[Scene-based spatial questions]
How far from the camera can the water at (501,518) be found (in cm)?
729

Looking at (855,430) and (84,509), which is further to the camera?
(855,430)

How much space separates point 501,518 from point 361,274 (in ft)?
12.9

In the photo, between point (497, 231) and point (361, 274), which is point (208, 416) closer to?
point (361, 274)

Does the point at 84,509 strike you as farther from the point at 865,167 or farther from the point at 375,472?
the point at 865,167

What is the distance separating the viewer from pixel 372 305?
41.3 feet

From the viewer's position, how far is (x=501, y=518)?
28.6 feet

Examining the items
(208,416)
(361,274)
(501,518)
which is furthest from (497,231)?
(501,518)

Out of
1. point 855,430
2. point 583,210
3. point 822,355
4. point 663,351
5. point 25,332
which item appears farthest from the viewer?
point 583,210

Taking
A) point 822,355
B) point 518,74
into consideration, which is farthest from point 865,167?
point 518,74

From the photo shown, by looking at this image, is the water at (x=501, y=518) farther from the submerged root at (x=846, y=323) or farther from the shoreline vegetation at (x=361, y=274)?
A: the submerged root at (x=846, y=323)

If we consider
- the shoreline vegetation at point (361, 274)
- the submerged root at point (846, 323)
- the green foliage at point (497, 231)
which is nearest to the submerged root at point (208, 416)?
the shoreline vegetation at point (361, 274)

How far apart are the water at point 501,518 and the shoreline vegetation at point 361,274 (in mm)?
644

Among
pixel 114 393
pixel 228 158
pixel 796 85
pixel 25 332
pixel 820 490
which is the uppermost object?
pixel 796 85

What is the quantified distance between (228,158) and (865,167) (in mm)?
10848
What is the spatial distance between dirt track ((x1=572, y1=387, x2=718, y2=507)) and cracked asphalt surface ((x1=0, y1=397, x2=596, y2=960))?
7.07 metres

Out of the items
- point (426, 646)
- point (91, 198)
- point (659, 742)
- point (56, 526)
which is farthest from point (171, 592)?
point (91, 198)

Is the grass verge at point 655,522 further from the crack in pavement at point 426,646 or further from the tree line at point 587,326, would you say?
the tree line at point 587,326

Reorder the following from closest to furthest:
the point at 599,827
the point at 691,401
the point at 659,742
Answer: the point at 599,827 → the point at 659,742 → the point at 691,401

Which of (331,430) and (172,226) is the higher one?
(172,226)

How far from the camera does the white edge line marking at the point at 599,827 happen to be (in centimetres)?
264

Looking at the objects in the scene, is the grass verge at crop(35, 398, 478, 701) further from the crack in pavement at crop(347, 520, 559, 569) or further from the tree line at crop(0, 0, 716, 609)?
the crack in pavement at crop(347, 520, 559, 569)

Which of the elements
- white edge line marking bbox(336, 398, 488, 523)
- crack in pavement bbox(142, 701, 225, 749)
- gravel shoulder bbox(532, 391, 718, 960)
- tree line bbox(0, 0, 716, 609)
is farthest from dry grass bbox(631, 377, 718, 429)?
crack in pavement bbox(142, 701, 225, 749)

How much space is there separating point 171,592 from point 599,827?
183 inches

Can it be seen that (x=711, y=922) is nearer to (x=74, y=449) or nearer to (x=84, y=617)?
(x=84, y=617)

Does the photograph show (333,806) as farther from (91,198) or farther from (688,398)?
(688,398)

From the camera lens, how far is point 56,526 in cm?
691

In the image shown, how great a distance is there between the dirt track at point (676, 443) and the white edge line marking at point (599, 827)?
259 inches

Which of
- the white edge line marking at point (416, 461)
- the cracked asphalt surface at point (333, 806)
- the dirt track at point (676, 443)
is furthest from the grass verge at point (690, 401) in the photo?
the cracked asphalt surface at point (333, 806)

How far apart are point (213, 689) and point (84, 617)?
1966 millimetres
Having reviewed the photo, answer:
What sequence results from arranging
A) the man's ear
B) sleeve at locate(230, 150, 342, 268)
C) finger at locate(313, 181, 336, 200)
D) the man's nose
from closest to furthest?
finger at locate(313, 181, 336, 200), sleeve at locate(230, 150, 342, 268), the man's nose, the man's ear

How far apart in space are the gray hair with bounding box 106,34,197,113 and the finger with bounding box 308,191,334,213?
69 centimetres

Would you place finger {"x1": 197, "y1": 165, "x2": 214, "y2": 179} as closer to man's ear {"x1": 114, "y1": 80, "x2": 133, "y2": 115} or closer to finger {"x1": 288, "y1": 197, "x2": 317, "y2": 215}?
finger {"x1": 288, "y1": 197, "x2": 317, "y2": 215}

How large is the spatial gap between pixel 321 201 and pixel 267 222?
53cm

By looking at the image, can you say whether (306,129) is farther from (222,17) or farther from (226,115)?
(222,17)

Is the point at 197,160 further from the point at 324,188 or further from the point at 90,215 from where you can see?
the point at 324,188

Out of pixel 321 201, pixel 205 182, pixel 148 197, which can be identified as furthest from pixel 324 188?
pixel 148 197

Given request:
From the records above, set down the lines exactly as they appear, starting at the line that contains "What is the distance" and ending after the line that contains "A: the submerged root at (x=846, y=323)". Include both of those lines.

Result of the exercise:
What is the distance separating the viewer from pixel 372 305?
41.3 feet

From the viewer's position, how far is (x=501, y=518)?
28.6 feet

Examining the items
(208,416)
(361,274)
(501,518)
which is furthest from (497,231)?
(501,518)

Out of
1. point 855,430
2. point 583,210
3. point 822,355
4. point 663,351
5. point 25,332
which item appears farthest from the viewer?
point 583,210

Taking
A) point 822,355
B) point 518,74
into consideration, which is farthest from point 865,167?
point 518,74

From the photo shown, by looking at this image, is the water at (x=501, y=518) farther from the submerged root at (x=846, y=323) or farther from the shoreline vegetation at (x=361, y=274)?
A: the submerged root at (x=846, y=323)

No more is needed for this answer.